**Consegna A:** Nel testo sull'acqua negli stabilimenti alimentari, quale decreto ministeriale disciplina la conformità dei materiali usati negli impianti fissi di captazione e distribuzione delle acque?

**Testo di partenza:**
☆ ☆ ☆ ☆
Quando si parla di ciclo produttivo non ci si riferisce esclusivamente all’impiego dell’acqua potabile come ingrediente del prodotto alimentare, ma anche all’acqua utilizzata per il lavaggio di alimenti (ad esempio, le verdure), per la produzione di ghiaccio e vapore o per la pulizia, la sanificazione e il risciacquo di impianti, superfici di lavoro e attrezzature che vengono a contatto con gli alimenti. L’autocontrollo dell’impresa alimentare deve pertanto prevedere la verifica che nello stabilimento sia impiegata costantemente acqua che non influisca negativamente in modo diretto o indiretto sulla salubrità del prodotto finale.

In uno stabilimento possono verificarsi situazioni diverse tra loro. Infatti, l’impresa può approvvigionarsi di acqua da acquedotto pubblico o da una captazione privata o anche da entrambi. In tutti i casi, deve essere rispettato quanto previsto dal decreto ministeriale 174/04 sulla conformità dei materiali e degli oggetti che possono essere utilizzati negli impianti fissi di captazione, trattamento, adduzione e distribuzione delle acque destinate al consumo umano. Inoltre, si evidenzia che le eventuali analisi sui campioni di acqua effettuate nell’ambito delle procedure di autocontrollo devono essere eseguite in conformità della legge 88/09 e dell’accordo di Conferenza Stato-Regioni 78/CSR/2010, come modificato ed integrato dall’accordo di Conferenza Stato-Regioni 84/CSR/2015. In altre parole, tali analisi devono essere eseguite dai laboratori che effettuano analisi nell’ambito dell’autocontrollo delle imprese alimentari, iscritti negli elenchi regionali che sono stati istituiti ai sensi delle sopra citate norme e che devono essere in possesso di specifiche prove accreditate sulle acque potabili ai sensi della norma UNI CEI EN ISO/IEC 17025:2005.
☆ ☆ ☆ ☆
[Dati spaziali con immagini]
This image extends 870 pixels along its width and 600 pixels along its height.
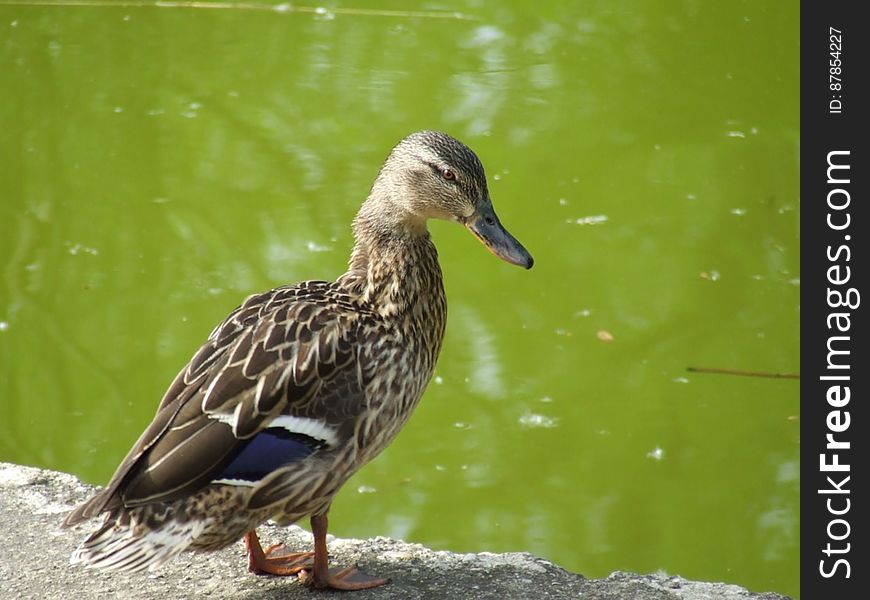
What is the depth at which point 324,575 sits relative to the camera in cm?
349

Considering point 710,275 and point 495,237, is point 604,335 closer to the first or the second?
point 710,275

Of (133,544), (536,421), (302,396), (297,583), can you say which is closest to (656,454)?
(536,421)

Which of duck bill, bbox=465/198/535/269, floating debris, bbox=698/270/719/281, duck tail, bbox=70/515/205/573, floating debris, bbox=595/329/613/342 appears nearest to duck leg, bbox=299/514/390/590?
duck tail, bbox=70/515/205/573

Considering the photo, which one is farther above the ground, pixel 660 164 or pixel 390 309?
pixel 390 309

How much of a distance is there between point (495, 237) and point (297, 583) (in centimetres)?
117

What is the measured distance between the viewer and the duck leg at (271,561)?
11.8ft

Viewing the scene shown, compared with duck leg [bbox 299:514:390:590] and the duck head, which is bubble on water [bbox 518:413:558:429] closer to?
the duck head

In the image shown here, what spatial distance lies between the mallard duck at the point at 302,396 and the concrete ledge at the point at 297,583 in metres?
0.10

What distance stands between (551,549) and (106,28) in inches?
192

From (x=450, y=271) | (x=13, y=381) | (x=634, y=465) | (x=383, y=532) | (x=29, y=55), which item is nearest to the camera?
(x=383, y=532)

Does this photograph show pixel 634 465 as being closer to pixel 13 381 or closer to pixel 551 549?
pixel 551 549

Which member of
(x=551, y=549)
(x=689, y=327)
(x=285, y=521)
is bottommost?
(x=551, y=549)

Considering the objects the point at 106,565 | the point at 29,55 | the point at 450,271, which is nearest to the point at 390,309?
the point at 106,565

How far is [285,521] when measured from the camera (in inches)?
136
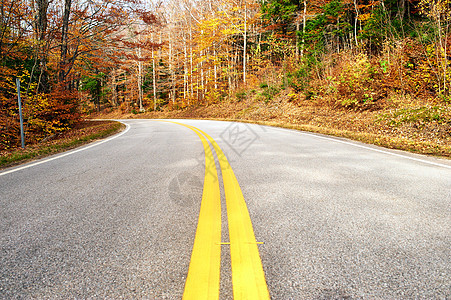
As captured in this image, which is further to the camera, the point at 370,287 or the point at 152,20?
the point at 152,20

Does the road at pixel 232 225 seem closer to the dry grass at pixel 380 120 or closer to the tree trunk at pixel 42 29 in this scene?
the dry grass at pixel 380 120

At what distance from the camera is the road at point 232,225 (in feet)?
4.83

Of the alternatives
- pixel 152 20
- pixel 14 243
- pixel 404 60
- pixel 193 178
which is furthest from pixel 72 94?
pixel 404 60

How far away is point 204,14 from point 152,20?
62.0ft

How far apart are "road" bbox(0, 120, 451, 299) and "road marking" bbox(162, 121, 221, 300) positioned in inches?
1.6

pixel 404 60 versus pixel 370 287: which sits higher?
pixel 404 60

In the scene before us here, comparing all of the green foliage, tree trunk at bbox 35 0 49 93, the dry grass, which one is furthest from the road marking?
the green foliage

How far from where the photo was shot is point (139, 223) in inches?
90.8

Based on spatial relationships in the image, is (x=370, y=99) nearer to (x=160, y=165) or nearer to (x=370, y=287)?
(x=160, y=165)

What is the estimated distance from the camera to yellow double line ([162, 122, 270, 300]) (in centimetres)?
141

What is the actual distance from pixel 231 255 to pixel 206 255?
0.55ft

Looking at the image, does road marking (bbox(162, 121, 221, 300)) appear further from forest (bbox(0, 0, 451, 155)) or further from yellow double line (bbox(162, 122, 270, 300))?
forest (bbox(0, 0, 451, 155))

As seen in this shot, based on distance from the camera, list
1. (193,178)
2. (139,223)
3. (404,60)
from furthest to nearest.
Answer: (404,60) < (193,178) < (139,223)

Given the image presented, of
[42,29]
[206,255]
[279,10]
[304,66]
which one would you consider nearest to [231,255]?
[206,255]
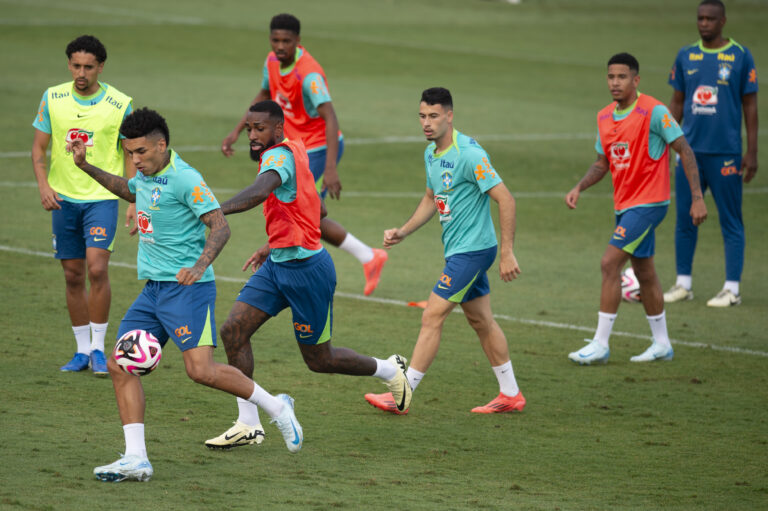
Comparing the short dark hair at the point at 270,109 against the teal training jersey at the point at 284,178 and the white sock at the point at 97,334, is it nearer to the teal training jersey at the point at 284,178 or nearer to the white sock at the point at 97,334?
the teal training jersey at the point at 284,178

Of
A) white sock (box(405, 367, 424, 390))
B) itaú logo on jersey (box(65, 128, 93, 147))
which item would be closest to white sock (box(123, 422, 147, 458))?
white sock (box(405, 367, 424, 390))

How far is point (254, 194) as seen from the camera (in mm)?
7262

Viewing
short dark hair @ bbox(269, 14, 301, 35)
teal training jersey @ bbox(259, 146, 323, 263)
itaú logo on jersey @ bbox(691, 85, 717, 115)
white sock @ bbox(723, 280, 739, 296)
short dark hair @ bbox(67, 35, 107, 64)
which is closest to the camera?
teal training jersey @ bbox(259, 146, 323, 263)

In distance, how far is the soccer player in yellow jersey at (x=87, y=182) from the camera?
922 centimetres

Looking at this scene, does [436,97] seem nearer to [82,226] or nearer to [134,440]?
[82,226]

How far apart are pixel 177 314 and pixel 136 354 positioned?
0.39 meters

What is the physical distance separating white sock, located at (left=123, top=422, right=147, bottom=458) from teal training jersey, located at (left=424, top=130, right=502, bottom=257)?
289 centimetres

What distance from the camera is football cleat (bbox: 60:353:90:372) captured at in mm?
9328

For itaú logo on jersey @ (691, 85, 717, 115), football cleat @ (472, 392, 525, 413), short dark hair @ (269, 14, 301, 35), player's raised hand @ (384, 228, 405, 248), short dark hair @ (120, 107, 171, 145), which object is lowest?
football cleat @ (472, 392, 525, 413)

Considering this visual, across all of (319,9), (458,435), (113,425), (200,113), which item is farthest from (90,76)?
(319,9)

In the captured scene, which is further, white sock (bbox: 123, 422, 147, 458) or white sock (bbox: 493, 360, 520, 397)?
white sock (bbox: 493, 360, 520, 397)

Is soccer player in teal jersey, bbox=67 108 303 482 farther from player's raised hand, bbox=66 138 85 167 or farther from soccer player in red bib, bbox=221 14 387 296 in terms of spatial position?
soccer player in red bib, bbox=221 14 387 296

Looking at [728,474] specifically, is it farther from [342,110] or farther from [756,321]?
[342,110]

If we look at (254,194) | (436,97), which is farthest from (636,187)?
(254,194)
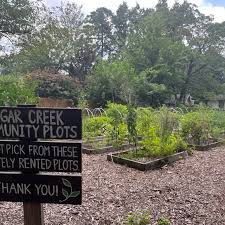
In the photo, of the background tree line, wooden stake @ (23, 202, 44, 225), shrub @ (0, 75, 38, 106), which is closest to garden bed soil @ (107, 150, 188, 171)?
wooden stake @ (23, 202, 44, 225)

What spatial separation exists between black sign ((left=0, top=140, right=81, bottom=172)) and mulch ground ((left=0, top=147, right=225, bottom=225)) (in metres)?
1.41

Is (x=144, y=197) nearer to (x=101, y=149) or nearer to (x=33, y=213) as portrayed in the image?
(x=33, y=213)

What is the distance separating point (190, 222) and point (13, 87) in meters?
10.2

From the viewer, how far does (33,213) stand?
268 cm

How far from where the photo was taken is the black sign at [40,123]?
2520 mm

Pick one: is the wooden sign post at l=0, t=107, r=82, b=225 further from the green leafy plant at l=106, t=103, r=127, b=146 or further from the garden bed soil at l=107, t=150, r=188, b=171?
the green leafy plant at l=106, t=103, r=127, b=146

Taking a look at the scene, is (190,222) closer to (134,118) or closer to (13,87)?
(134,118)

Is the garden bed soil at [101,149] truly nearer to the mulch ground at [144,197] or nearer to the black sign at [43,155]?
the mulch ground at [144,197]

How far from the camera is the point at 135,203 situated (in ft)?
14.8

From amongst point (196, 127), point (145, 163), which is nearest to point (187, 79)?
point (196, 127)

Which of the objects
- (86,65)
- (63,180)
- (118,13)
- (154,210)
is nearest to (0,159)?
(63,180)

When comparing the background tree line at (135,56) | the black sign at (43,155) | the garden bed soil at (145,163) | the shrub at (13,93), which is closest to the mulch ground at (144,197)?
the garden bed soil at (145,163)

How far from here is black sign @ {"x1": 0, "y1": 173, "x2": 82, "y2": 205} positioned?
8.31 feet

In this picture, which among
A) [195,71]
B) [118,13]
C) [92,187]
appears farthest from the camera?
[118,13]
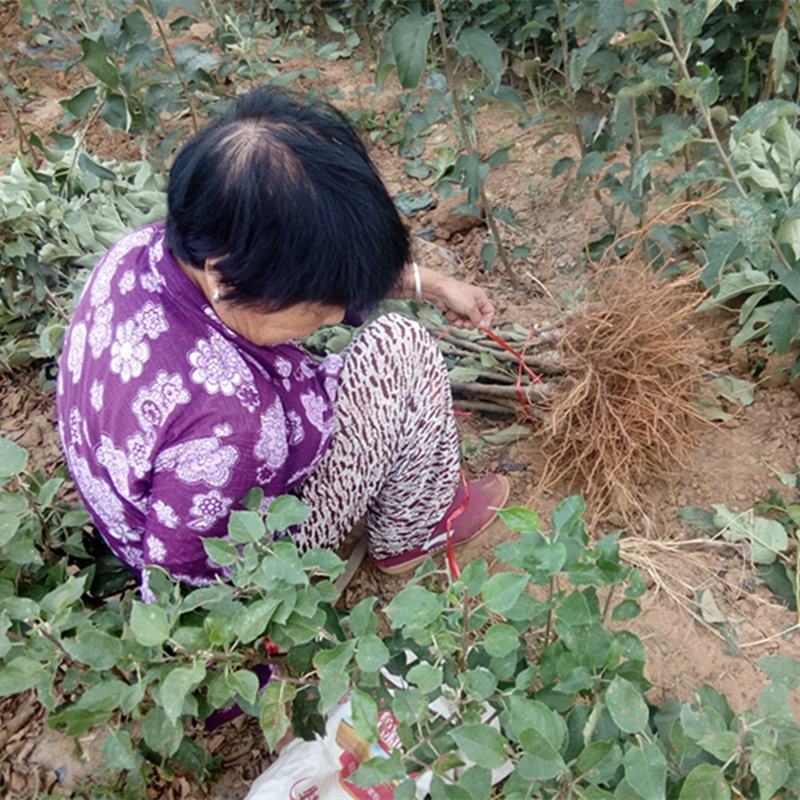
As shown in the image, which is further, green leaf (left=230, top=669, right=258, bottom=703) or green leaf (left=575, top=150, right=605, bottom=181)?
green leaf (left=575, top=150, right=605, bottom=181)

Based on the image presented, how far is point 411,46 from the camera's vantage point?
156 centimetres

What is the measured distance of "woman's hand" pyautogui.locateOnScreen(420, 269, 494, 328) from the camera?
1530 mm

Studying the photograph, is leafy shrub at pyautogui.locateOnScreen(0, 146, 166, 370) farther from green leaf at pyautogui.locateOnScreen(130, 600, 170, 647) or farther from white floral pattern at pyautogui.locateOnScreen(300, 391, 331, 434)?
green leaf at pyautogui.locateOnScreen(130, 600, 170, 647)

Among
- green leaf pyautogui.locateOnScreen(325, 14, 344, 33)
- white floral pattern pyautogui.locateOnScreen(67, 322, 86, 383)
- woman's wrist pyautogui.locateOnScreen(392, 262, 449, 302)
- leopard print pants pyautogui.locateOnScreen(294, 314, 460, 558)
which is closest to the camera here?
white floral pattern pyautogui.locateOnScreen(67, 322, 86, 383)

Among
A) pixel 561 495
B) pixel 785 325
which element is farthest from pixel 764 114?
pixel 561 495

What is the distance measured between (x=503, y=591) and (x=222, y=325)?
0.49 meters

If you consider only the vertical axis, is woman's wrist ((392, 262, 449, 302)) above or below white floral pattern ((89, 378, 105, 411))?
below

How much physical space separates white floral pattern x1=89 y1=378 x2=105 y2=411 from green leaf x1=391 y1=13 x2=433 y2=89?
87 centimetres

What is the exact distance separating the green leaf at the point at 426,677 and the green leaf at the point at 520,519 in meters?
0.17

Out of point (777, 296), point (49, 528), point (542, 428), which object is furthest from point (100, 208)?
point (777, 296)

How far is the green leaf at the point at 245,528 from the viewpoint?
88cm

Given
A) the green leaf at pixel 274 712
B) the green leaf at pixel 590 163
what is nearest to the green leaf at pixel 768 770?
the green leaf at pixel 274 712

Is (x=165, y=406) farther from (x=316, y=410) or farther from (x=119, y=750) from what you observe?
(x=119, y=750)

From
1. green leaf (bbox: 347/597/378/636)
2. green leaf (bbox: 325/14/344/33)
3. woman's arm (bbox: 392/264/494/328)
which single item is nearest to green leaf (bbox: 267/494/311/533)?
green leaf (bbox: 347/597/378/636)
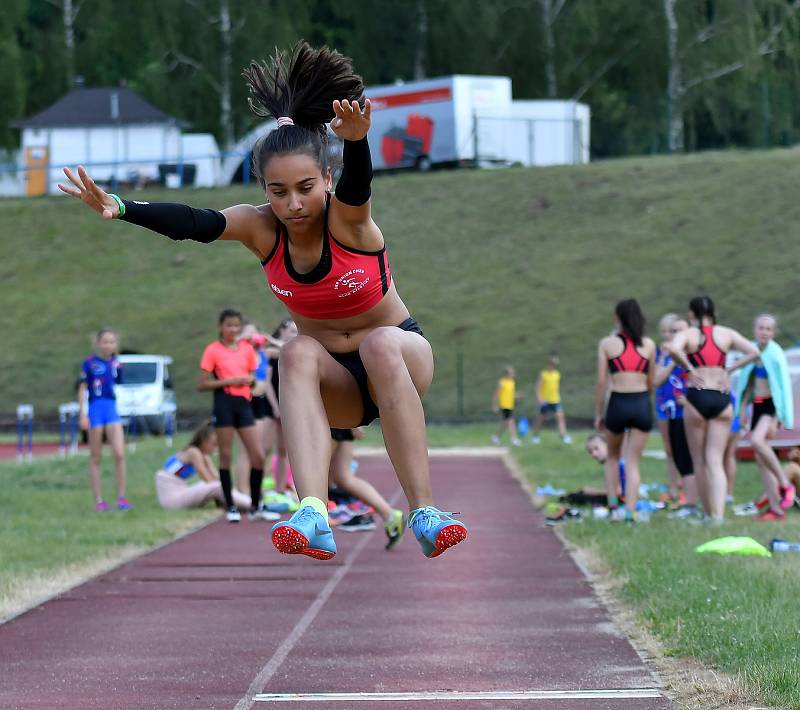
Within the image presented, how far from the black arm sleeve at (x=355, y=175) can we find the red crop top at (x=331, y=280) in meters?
0.18

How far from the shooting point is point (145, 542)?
453 inches

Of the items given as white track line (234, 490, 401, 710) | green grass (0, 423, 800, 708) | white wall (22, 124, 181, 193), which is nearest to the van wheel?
white wall (22, 124, 181, 193)

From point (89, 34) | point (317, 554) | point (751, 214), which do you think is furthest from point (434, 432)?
point (89, 34)

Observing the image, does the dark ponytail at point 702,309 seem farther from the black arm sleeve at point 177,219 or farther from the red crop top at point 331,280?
the black arm sleeve at point 177,219

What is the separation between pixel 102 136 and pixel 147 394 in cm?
2265

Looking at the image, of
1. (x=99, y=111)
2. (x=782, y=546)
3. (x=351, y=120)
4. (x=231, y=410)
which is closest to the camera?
(x=351, y=120)

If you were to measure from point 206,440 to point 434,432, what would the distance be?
15.6 m

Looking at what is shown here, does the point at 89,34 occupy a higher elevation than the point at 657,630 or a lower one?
higher

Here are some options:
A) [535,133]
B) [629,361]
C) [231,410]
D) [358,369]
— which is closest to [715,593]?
[358,369]

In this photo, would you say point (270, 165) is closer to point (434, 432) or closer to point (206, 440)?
point (206, 440)

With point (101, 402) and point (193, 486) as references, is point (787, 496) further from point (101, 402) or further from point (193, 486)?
point (101, 402)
☆ ☆ ☆ ☆
**Consegna B:** Nelle righe, dalla riga che contiene "Looking at the image, of" fino all'ultima riga, sostituisci "closest" con "nearest" e riporta soltanto quel tratto, senza altre modifiche.

**Soluzione A:** Il decreto ministeriale 174/04.

**Soluzione B:**
Looking at the image, of
1. (x=99, y=111)
2. (x=782, y=546)
3. (x=351, y=120)
4. (x=231, y=410)
which is nearest to the camera?
(x=351, y=120)

If you were to measure from point 206,440 to point 434,432, what would the distance be?
15.6 m

Looking at what is shown here, does the point at 89,34 occupy a higher elevation than the point at 657,630 or a lower one?
higher

Here are some options:
A) [535,133]
B) [629,361]
C) [231,410]
D) [358,369]
— which is nearest to [715,593]?
[358,369]

In this photo, would you say point (270, 165) is closer to point (434, 432) or closer to point (206, 440)?
point (206, 440)

With point (101, 402) and point (193, 486) as references, is point (787, 496) further from point (101, 402) or further from point (193, 486)?
point (101, 402)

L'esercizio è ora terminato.